A six-day country-western hoedown that attracts more than 150,000 people annually to the town of Mirande features Harley Davidson enthusiasts, cowboy hat fashion and line dancing.
A liar’s festival in the Gascon region celebrates fanciful story telling and a contestant’s ability to pull one over on listeners. An 18th-century Liar’s Academy crowns and inducts the winner into its boasting ranks.
To the east, in the commune of Digoin, there’s the escargot fete, where more than 100,000 snails are cooked and served over the course of three days. In the north, the largest flea market in Europe, held in Lille, attracts about 2 million visitors and more than 100,000 vendors. A main attraction of this two-day street festival is a contest among restaurants to see which can collect the most empty mussel shells. Customers eat the fleshy insides and the black-shelled discards are hoisted onto piles at the entrances of the restaurants.
Even simpler, more subdued summer fare, like the nearly 20-year-old open-air cinema festival in Paris, has something in common with these and a host of other events around Paris and beyond: generous support, whether at the local, regional or national level.

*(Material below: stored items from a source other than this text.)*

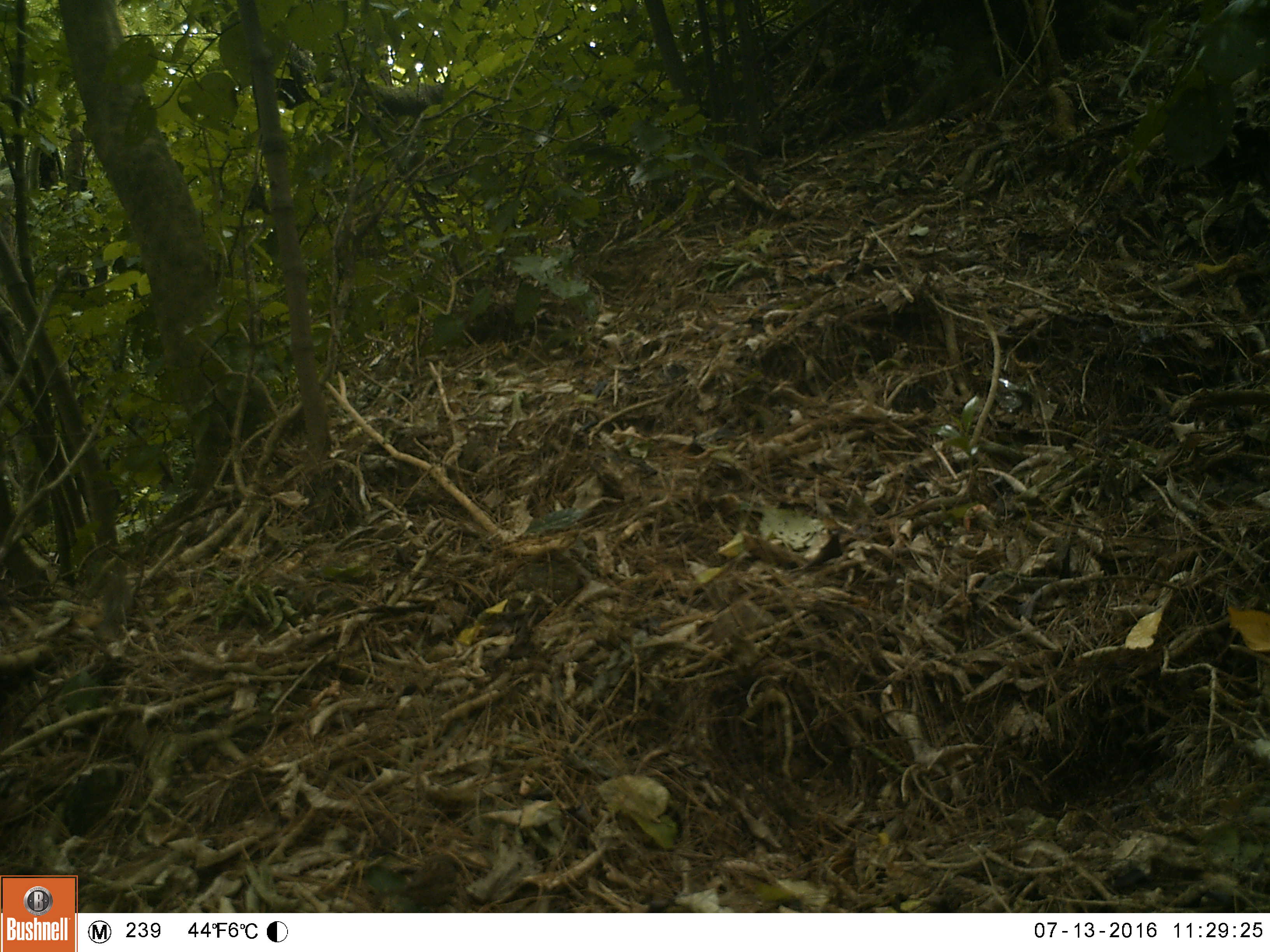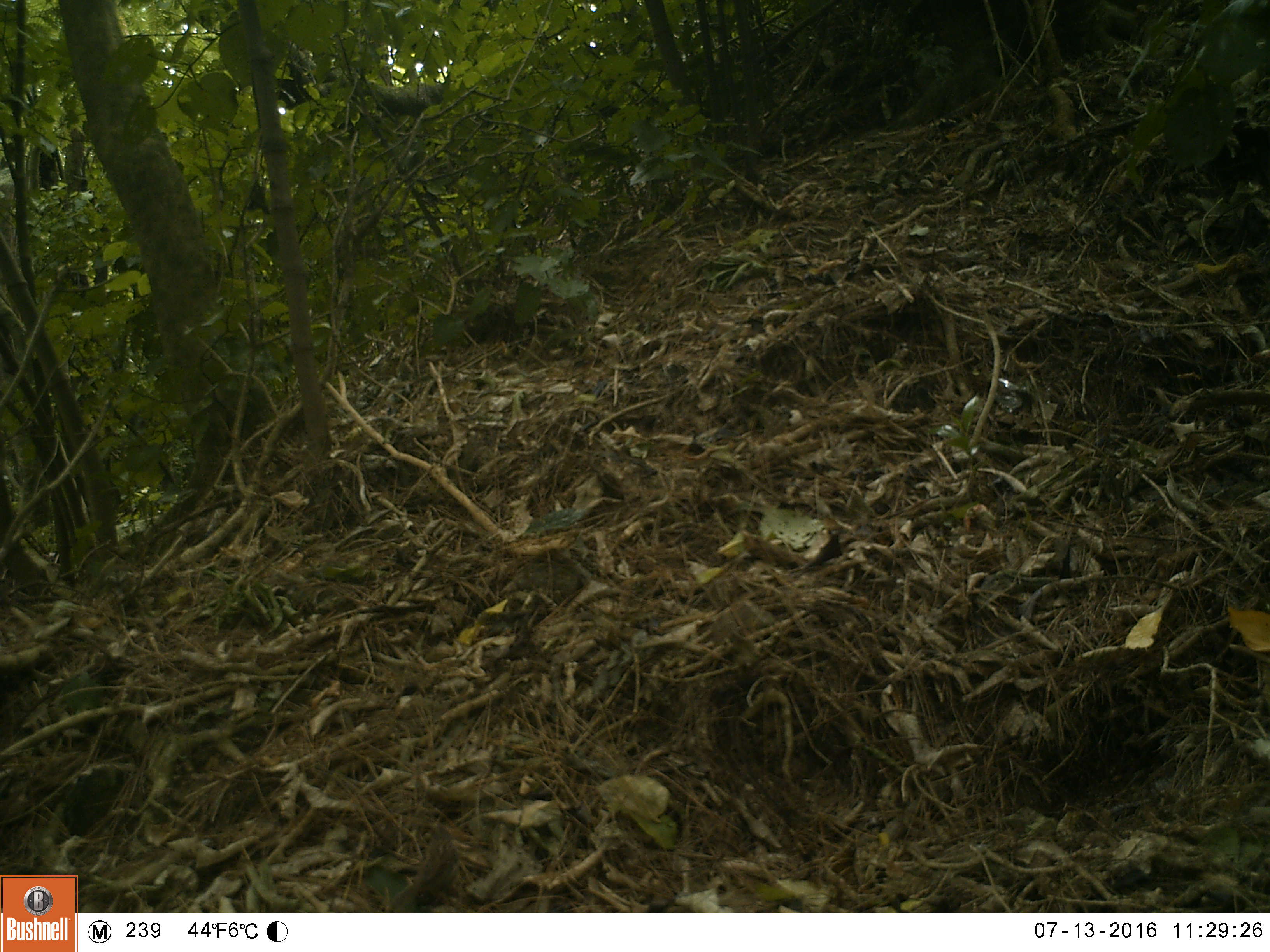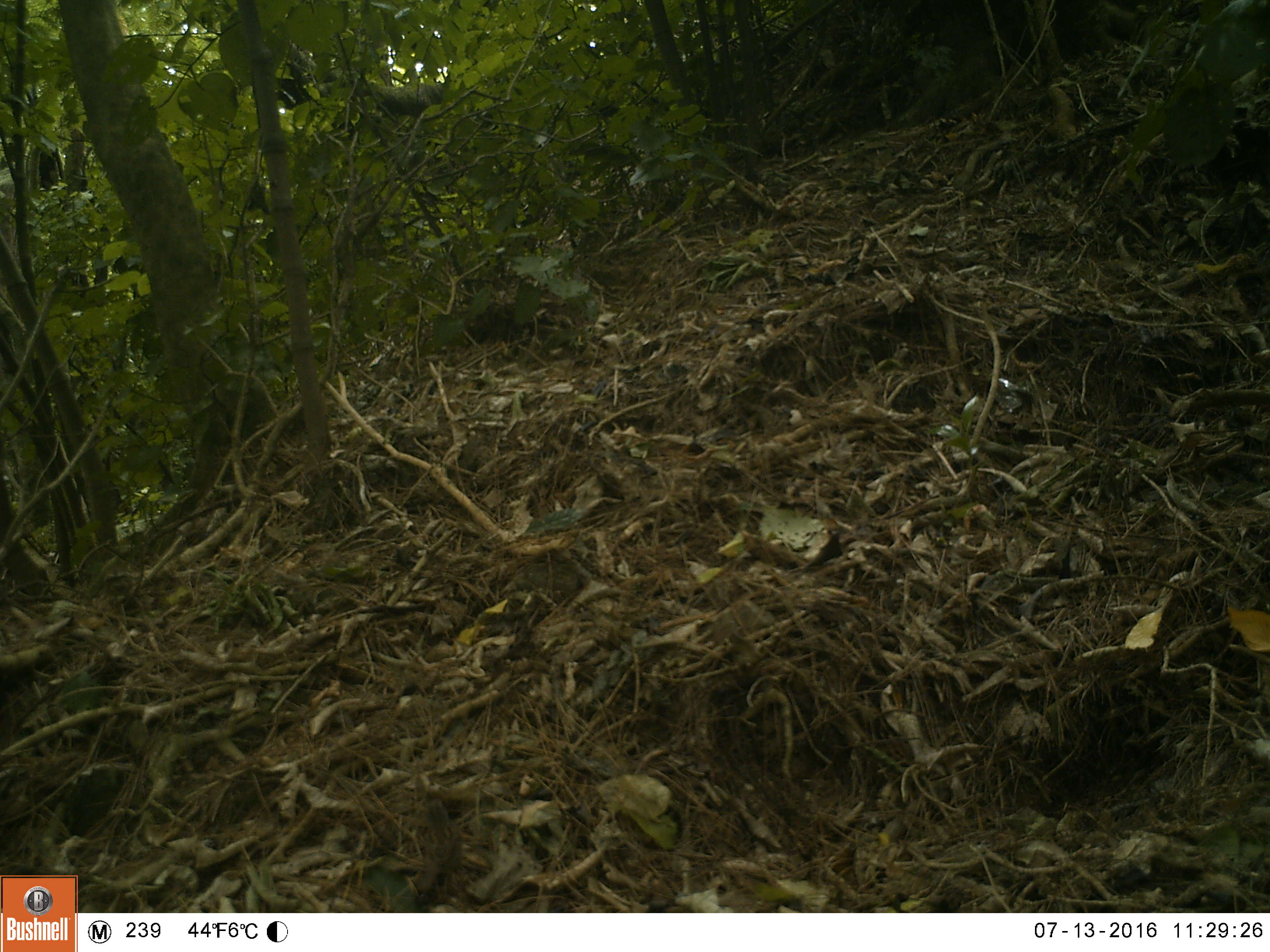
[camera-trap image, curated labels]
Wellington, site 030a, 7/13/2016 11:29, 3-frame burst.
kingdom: Animalia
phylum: Chordata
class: Aves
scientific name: Aves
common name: bird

An estimated 80 percent of the 300,000 euro budget required for putting on Cinema en Plein Air comes from the Ministry of Culture and Communication, said Bertrand Nogent, a spokesman for Parc de la Villette, the venue, which provides the remaining 20 percent. The ministry, whose mandate includes promoting French heritage through the country’s museums and monuments as well as the arts, whether visual, or theatrical, musical, or cinematic, has an annual budget of 2.8 billion euros. The cost to the public of attending the month-long festival: zero
“We very much want this to be free,” said Nogent, referring to the festival. “It’s a guarantee for cultural democracy.”